● **Given instruction**
Rewrite the following lines as a JSON list of strings, with one string per line and blank lines omitted.

● **Dataset content**
"""
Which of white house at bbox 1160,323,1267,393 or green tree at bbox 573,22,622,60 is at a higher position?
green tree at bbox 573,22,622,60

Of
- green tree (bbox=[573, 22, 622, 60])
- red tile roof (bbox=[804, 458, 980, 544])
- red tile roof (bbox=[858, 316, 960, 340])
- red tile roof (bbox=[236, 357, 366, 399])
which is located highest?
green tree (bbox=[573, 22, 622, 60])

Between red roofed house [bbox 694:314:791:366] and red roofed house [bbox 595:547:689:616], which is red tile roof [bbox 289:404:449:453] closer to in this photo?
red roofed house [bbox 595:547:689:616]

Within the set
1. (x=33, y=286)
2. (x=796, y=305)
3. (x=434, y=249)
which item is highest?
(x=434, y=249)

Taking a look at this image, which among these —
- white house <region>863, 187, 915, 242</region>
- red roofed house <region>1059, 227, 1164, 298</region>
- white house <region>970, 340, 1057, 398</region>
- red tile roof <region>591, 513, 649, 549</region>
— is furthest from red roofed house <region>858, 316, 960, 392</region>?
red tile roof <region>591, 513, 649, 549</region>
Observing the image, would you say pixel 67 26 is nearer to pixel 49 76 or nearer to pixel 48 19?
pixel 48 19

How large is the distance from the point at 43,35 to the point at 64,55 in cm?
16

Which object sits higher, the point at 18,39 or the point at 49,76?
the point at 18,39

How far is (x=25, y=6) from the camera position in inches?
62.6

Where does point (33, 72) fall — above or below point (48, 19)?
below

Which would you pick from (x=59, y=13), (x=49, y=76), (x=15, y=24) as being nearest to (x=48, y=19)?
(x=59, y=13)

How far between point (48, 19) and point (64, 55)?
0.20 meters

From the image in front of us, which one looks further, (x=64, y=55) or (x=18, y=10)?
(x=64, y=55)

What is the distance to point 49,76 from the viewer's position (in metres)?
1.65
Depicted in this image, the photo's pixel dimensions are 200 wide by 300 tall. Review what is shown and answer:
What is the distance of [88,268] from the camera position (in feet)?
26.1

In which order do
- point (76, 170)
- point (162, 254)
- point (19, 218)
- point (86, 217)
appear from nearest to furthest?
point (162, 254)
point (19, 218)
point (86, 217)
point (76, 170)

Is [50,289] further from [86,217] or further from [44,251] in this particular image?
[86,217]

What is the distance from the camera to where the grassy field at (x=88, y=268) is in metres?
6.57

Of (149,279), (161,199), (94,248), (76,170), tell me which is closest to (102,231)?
"""
● **Answer to the problem**
[
  "Which of white house at bbox 1160,323,1267,393 or green tree at bbox 573,22,622,60 is at a higher position?",
  "green tree at bbox 573,22,622,60",
  "Of",
  "- green tree (bbox=[573, 22, 622, 60])",
  "- red tile roof (bbox=[804, 458, 980, 544])",
  "- red tile roof (bbox=[858, 316, 960, 340])",
  "- red tile roof (bbox=[236, 357, 366, 399])",
  "which is located highest?",
  "green tree (bbox=[573, 22, 622, 60])",
  "Between red roofed house [bbox 694:314:791:366] and red roofed house [bbox 595:547:689:616], which is red tile roof [bbox 289:404:449:453] closer to in this photo?",
  "red roofed house [bbox 595:547:689:616]",
  "Within the set",
  "1. (x=33, y=286)",
  "2. (x=796, y=305)",
  "3. (x=434, y=249)",
  "which item is highest?",
  "(x=434, y=249)",
  "Taking a look at this image, which among these —",
  "- white house <region>863, 187, 915, 242</region>",
  "- red roofed house <region>1059, 227, 1164, 298</region>",
  "- white house <region>970, 340, 1057, 398</region>",
  "- red tile roof <region>591, 513, 649, 549</region>",
  "— is furthest from red roofed house <region>858, 316, 960, 392</region>?",
  "red tile roof <region>591, 513, 649, 549</region>",
  "Observing the image, would you say pixel 67 26 is nearer to pixel 49 76 or nearer to pixel 48 19?",
  "pixel 48 19",
  "How large is the distance from the point at 43,35 to the point at 64,55 in cm?",
  "16",
  "Which object sits higher, the point at 18,39 or the point at 49,76?",
  "the point at 18,39",
  "How far is (x=25, y=6) from the camera position in inches?",
  "62.6",
  "Where does point (33, 72) fall — above or below point (48, 19)?",
  "below",
  "Which would you pick from (x=59, y=13), (x=49, y=76), (x=15, y=24) as being nearest to (x=48, y=19)?",
  "(x=59, y=13)",
  "How far between point (48, 19) and point (64, 55)?",
  "0.20 meters",
  "From the image in front of us, which one looks further, (x=64, y=55) or (x=18, y=10)?",
  "(x=64, y=55)",
  "What is the distance to point 49,76 from the viewer's position (in metres)?",
  "1.65",
  "Depicted in this image, the photo's pixel dimensions are 200 wide by 300 tall. Review what is shown and answer:",
  "What is the distance of [88,268] from the camera position (in feet)?",
  "26.1",
  "In which order do",
  "- point (76, 170)",
  "- point (162, 254)",
  "- point (19, 218)",
  "- point (86, 217)",
  "appear from nearest to furthest?",
  "point (162, 254)",
  "point (19, 218)",
  "point (86, 217)",
  "point (76, 170)",
  "Is [50,289] further from [86,217] or further from [44,251] in this particular image?",
  "[86,217]",
  "What is the distance from the camera to where the grassy field at (x=88, y=268) is in metres?",
  "6.57",
  "Of (149,279), (161,199), (94,248), (76,170), tell me which is closest to (102,231)?"
]